Problem details: Skip every line before the one containing "common name: blue wildebeest", then copy that line and the rest of the entries below exactly, through the last line.

Collected data entries:
%%

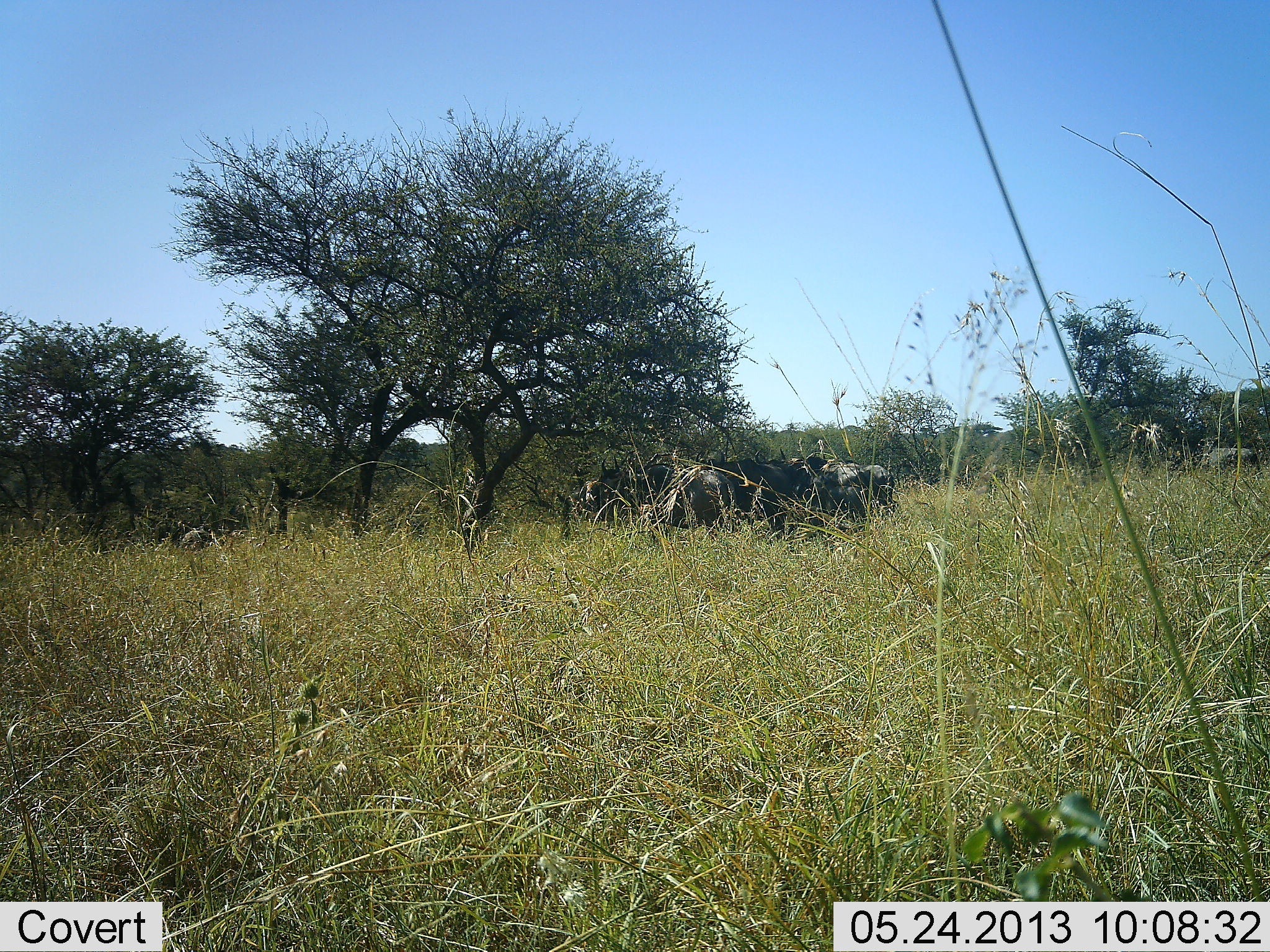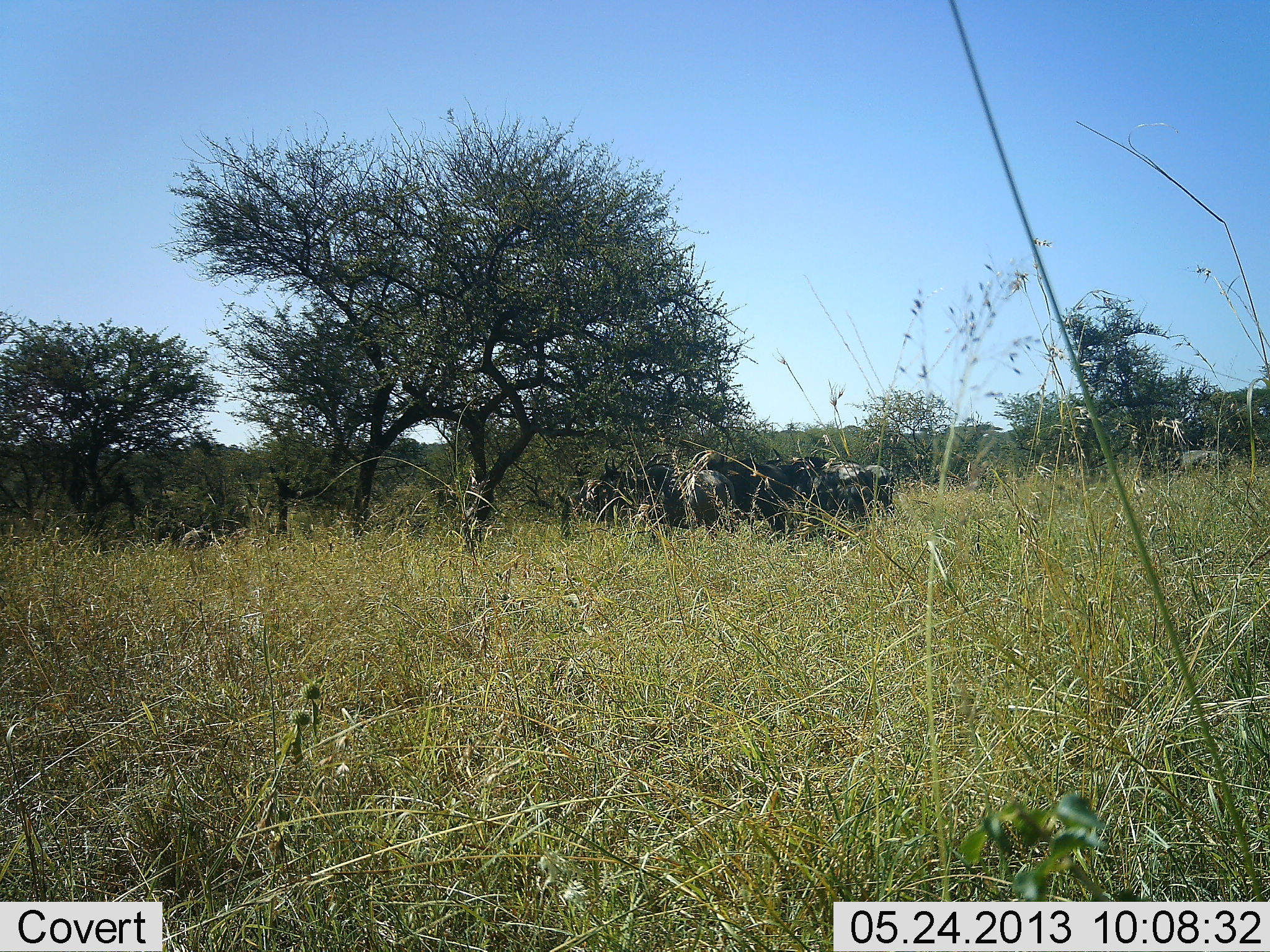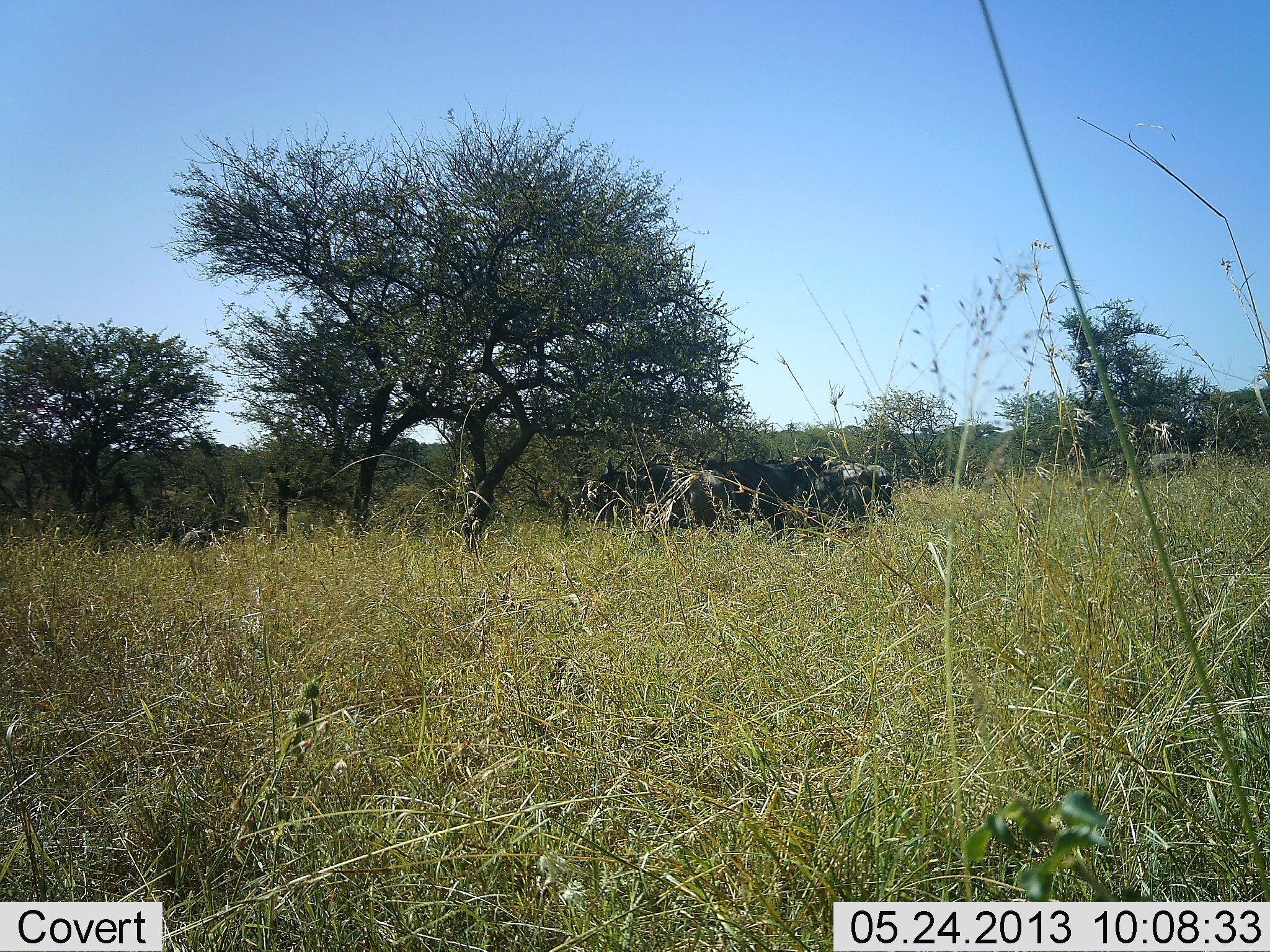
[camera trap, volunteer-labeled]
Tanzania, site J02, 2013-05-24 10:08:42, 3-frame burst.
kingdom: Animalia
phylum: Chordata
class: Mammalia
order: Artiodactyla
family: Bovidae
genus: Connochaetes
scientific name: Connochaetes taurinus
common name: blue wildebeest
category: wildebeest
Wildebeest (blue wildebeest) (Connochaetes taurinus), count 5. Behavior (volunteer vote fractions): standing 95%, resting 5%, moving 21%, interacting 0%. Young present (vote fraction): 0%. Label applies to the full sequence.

%%

Written response:
common name: blue wildebeest
category: wildebeest
Wildebeest (blue wildebeest) (Connochaetes taurinus), count 5. Behavior (volunteer vote fractions): standing 95%, resting 5%, moving 21%, interacting 0%. Young present (vote fraction): 0%. Label applies to the full sequence.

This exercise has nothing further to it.